** begin **
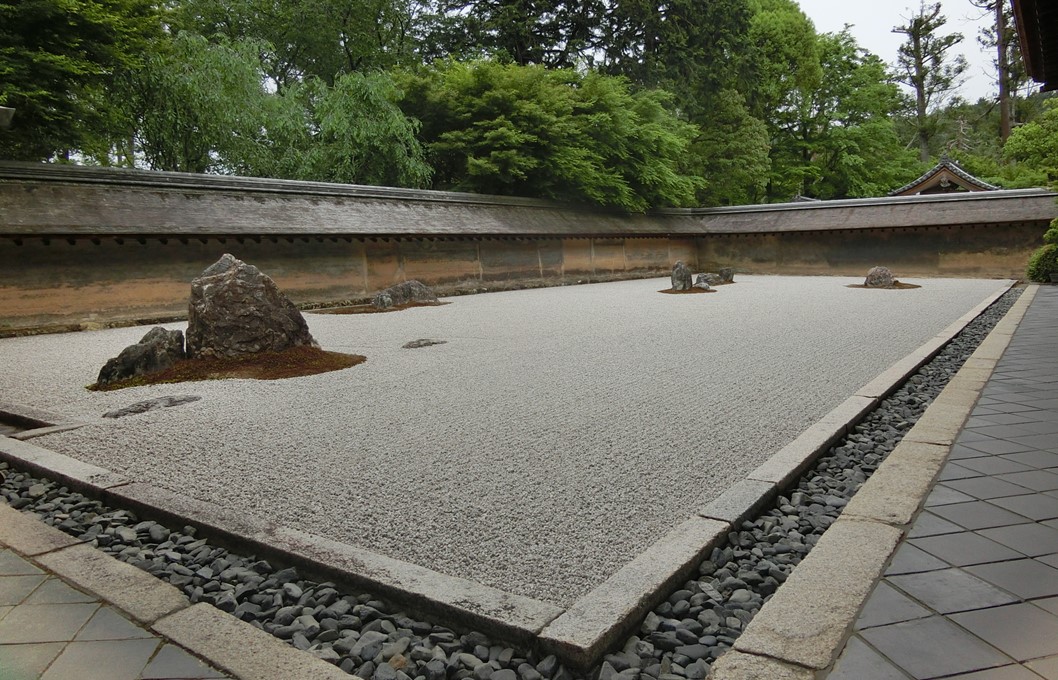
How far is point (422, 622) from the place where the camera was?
1853 millimetres

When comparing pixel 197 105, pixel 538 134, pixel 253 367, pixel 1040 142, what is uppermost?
pixel 197 105

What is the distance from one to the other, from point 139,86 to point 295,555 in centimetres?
1612

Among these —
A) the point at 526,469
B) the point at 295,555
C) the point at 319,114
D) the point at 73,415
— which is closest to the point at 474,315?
the point at 73,415

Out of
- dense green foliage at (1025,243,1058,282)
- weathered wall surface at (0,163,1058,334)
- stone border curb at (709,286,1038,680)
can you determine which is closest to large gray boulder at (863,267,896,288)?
dense green foliage at (1025,243,1058,282)

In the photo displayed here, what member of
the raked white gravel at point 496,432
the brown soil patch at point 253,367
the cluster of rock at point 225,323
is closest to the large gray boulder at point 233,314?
** end **
**YOUR INSTRUCTIONS**
Repeat all of the entries word for word, but omit the pictures.

**TASK RESULT**
How far is point (422, 622) from the place where the camera was?
1853 millimetres

When comparing pixel 197 105, pixel 538 134, pixel 253 367, pixel 1040 142, what is uppermost?
pixel 197 105

What is the distance from one to the other, from point 139,86 to point 295,555 in centimetres?
1612

Among these —
A) the point at 526,469
B) the point at 295,555
C) the point at 319,114
D) the point at 73,415
— which is closest to the point at 474,315?
the point at 73,415

Out of
- dense green foliage at (1025,243,1058,282)
- weathered wall surface at (0,163,1058,334)
- stone border curb at (709,286,1038,680)
can you determine which is closest to large gray boulder at (863,267,896,288)?
dense green foliage at (1025,243,1058,282)

In the photo displayed here, what member of
the raked white gravel at point 496,432
the brown soil patch at point 253,367
the cluster of rock at point 225,323
is closest to the large gray boulder at point 233,314?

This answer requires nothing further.